**Collected data entries**
[Start of section]

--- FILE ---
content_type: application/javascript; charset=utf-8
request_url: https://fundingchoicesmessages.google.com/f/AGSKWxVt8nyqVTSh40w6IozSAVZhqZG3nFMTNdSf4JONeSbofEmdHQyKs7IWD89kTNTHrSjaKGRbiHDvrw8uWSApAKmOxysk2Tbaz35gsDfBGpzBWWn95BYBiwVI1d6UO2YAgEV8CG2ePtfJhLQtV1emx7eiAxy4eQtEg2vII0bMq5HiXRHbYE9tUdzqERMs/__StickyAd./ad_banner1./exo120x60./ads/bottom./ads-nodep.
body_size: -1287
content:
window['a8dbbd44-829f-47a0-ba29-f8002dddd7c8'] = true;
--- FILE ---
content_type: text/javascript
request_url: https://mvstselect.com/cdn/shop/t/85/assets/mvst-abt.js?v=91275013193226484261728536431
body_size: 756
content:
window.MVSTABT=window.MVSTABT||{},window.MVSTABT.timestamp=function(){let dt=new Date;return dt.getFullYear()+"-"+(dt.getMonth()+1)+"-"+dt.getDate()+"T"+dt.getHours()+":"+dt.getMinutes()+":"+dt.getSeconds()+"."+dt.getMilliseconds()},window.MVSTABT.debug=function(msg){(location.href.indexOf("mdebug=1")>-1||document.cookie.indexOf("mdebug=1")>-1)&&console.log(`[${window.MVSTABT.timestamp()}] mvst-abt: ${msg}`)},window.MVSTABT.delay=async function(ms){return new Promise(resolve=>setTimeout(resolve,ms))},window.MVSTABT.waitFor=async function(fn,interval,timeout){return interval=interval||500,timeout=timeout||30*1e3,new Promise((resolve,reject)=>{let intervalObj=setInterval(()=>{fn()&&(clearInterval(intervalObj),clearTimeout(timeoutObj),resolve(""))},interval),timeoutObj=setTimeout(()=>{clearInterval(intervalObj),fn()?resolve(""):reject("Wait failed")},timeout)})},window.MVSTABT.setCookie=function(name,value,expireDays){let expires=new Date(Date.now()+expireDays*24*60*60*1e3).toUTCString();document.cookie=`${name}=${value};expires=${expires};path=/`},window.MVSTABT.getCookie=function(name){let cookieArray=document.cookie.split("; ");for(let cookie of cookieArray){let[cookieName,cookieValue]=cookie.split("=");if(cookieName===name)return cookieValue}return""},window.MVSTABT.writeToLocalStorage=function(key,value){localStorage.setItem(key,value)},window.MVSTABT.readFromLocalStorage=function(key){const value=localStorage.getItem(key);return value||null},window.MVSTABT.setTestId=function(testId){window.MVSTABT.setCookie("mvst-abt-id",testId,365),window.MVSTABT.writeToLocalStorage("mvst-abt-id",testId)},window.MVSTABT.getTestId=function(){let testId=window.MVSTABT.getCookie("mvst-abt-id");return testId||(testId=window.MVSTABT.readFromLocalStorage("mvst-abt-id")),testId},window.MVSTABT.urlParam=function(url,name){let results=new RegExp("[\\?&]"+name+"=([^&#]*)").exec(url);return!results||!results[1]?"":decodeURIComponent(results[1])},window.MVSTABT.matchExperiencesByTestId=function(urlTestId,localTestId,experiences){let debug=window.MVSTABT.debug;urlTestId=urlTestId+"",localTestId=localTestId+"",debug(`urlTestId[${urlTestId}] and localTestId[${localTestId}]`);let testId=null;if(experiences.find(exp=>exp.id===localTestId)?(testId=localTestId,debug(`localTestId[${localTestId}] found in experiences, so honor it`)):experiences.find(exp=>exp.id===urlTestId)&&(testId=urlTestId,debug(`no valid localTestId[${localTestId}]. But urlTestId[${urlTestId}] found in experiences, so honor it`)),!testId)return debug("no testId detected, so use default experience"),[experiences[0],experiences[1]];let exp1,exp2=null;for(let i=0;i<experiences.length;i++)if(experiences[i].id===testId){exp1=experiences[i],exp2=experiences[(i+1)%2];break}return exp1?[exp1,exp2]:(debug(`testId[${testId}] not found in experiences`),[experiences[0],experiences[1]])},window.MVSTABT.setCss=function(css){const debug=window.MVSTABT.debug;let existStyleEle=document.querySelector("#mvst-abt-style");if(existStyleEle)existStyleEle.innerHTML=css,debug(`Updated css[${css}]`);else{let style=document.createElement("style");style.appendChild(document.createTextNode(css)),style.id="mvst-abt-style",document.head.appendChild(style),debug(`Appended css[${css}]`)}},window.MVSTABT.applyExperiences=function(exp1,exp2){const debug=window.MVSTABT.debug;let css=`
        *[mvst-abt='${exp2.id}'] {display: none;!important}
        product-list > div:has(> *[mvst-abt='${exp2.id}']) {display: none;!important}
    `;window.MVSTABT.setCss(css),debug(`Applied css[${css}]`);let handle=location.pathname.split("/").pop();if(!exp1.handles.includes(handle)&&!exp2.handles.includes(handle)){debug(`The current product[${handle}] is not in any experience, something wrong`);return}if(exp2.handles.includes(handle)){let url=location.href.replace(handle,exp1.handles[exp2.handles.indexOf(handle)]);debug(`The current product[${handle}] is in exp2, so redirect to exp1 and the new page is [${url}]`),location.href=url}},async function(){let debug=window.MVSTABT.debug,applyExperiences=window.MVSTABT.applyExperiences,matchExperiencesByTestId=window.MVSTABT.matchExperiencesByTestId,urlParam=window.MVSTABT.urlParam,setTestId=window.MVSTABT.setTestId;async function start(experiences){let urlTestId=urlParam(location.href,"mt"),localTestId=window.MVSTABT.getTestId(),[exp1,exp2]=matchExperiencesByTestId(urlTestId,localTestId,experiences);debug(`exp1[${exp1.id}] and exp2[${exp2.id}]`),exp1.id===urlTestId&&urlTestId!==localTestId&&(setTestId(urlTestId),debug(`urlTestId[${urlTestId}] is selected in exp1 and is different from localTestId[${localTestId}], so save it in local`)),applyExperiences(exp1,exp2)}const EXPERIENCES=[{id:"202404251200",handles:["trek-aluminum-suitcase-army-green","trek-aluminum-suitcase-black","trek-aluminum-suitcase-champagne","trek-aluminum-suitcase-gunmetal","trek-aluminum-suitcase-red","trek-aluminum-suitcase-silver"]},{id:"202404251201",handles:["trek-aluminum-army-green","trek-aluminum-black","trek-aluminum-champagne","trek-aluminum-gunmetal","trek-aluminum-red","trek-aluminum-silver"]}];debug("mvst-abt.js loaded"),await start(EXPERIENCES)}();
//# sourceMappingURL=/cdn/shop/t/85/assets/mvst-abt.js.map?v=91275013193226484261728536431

[End of section]

**EXERCISE BRIEF**
Each entry is to be given again, exactly as it stands.

**RESPONSE FOR THIS EXERCISE**
--- FILE ---
content_type: application/javascript; charset=utf-8
request_url: https://fundingchoicesmessages.google.com/f/AGSKWxVt8nyqVTSh40w6IozSAVZhqZG3nFMTNdSf4JONeSbofEmdHQyKs7IWD89kTNTHrSjaKGRbiHDvrw8uWSApAKmOxysk2Tbaz35gsDfBGpzBWWn95BYBiwVI1d6UO2YAgEV8CG2ePtfJhLQtV1emx7eiAxy4eQtEg2vII0bMq5HiXRHbYE9tUdzqERMs/__StickyAd./ad_banner1./exo120x60./ads/bottom./ads-nodep.
body_size: -1287
content:
window['a8dbbd44-829f-47a0-ba29-f8002dddd7c8'] = true;
--- FILE ---
content_type: text/javascript
request_url: https://mvstselect.com/cdn/shop/t/85/assets/mvst-abt.js?v=91275013193226484261728536431
body_size: 756
content:
window.MVSTABT=window.MVSTABT||{},window.MVSTABT.timestamp=function(){let dt=new Date;return dt.getFullYear()+"-"+(dt.getMonth()+1)+"-"+dt.getDate()+"T"+dt.getHours()+":"+dt.getMinutes()+":"+dt.getSeconds()+"."+dt.getMilliseconds()},window.MVSTABT.debug=function(msg){(location.href.indexOf("mdebug=1")>-1||document.cookie.indexOf("mdebug=1")>-1)&&console.log(`[${window.MVSTABT.timestamp()}] mvst-abt: ${msg}`)},window.MVSTABT.delay=async function(ms){return new Promise(resolve=>setTimeout(resolve,ms))},window.MVSTABT.waitFor=async function(fn,interval,timeout){return interval=interval||500,timeout=timeout||30*1e3,new Promise((resolve,reject)=>{let intervalObj=setInterval(()=>{fn()&&(clearInterval(intervalObj),clearTimeout(timeoutObj),resolve(""))},interval),timeoutObj=setTimeout(()=>{clearInterval(intervalObj),fn()?resolve(""):reject("Wait failed")},timeout)})},window.MVSTABT.setCookie=function(name,value,expireDays){let expires=new Date(Date.now()+expireDays*24*60*60*1e3).toUTCString();document.cookie=`${name}=${value};expires=${expires};path=/`},window.MVSTABT.getCookie=function(name){let cookieArray=document.cookie.split("; ");for(let cookie of cookieArray){let[cookieName,cookieValue]=cookie.split("=");if(cookieName===name)return cookieValue}return""},window.MVSTABT.writeToLocalStorage=function(key,value){localStorage.setItem(key,value)},window.MVSTABT.readFromLocalStorage=function(key){const value=localStorage.getItem(key);return value||null},window.MVSTABT.setTestId=function(testId){window.MVSTABT.setCookie("mvst-abt-id",testId,365),window.MVSTABT.writeToLocalStorage("mvst-abt-id",testId)},window.MVSTABT.getTestId=function(){let testId=window.MVSTABT.getCookie("mvst-abt-id");return testId||(testId=window.MVSTABT.readFromLocalStorage("mvst-abt-id")),testId},window.MVSTABT.urlParam=function(url,name){let results=new RegExp("[\\?&]"+name+"=([^&#]*)").exec(url);return!results||!results[1]?"":decodeURIComponent(results[1])},window.MVSTABT.matchExperiencesByTestId=function(urlTestId,localTestId,experiences){let debug=window.MVSTABT.debug;urlTestId=urlTestId+"",localTestId=localTestId+"",debug(`urlTestId[${urlTestId}] and localTestId[${localTestId}]`);let testId=null;if(experiences.find(exp=>exp.id===localTestId)?(testId=localTestId,debug(`localTestId[${localTestId}] found in experiences, so honor it`)):experiences.find(exp=>exp.id===urlTestId)&&(testId=urlTestId,debug(`no valid localTestId[${localTestId}]. But urlTestId[${urlTestId}] found in experiences, so honor it`)),!testId)return debug("no testId detected, so use default experience"),[experiences[0],experiences[1]];let exp1,exp2=null;for(let i=0;i<experiences.length;i++)if(experiences[i].id===testId){exp1=experiences[i],exp2=experiences[(i+1)%2];break}return exp1?[exp1,exp2]:(debug(`testId[${testId}] not found in experiences`),[experiences[0],experiences[1]])},window.MVSTABT.setCss=function(css){const debug=window.MVSTABT.debug;let existStyleEle=document.querySelector("#mvst-abt-style");if(existStyleEle)existStyleEle.innerHTML=css,debug(`Updated css[${css}]`);else{let style=document.createElement("style");style.appendChild(document.createTextNode(css)),style.id="mvst-abt-style",document.head.appendChild(style),debug(`Appended css[${css}]`)}},window.MVSTABT.applyExperiences=function(exp1,exp2){const debug=window.MVSTABT.debug;let css=`
        *[mvst-abt='${exp2.id}'] {display: none;!important}
        product-list > div:has(> *[mvst-abt='${exp2.id}']) {display: none;!important}
    `;window.MVSTABT.setCss(css),debug(`Applied css[${css}]`);let handle=location.pathname.split("/").pop();if(!exp1.handles.includes(handle)&&!exp2.handles.includes(handle)){debug(`The current product[${handle}] is not in any experience, something wrong`);return}if(exp2.handles.includes(handle)){let url=location.href.replace(handle,exp1.handles[exp2.handles.indexOf(handle)]);debug(`The current product[${handle}] is in exp2, so redirect to exp1 and the new page is [${url}]`),location.href=url}},async function(){let debug=window.MVSTABT.debug,applyExperiences=window.MVSTABT.applyExperiences,matchExperiencesByTestId=window.MVSTABT.matchExperiencesByTestId,urlParam=window.MVSTABT.urlParam,setTestId=window.MVSTABT.setTestId;async function start(experiences){let urlTestId=urlParam(location.href,"mt"),localTestId=window.MVSTABT.getTestId(),[exp1,exp2]=matchExperiencesByTestId(urlTestId,localTestId,experiences);debug(`exp1[${exp1.id}] and exp2[${exp2.id}]`),exp1.id===urlTestId&&urlTestId!==localTestId&&(setTestId(urlTestId),debug(`urlTestId[${urlTestId}] is selected in exp1 and is different from localTestId[${localTestId}], so save it in local`)),applyExperiences(exp1,exp2)}const EXPERIENCES=[{id:"202404251200",handles:["trek-aluminum-suitcase-army-green","trek-aluminum-suitcase-black","trek-aluminum-suitcase-champagne","trek-aluminum-suitcase-gunmetal","trek-aluminum-suitcase-red","trek-aluminum-suitcase-silver"]},{id:"202404251201",handles:["trek-aluminum-army-green","trek-aluminum-black","trek-aluminum-champagne","trek-aluminum-gunmetal","trek-aluminum-red","trek-aluminum-silver"]}];debug("mvst-abt.js loaded"),await start(EXPERIENCES)}();
//# sourceMappingURL=/cdn/shop/t/85/assets/mvst-abt.js.map?v=91275013193226484261728536431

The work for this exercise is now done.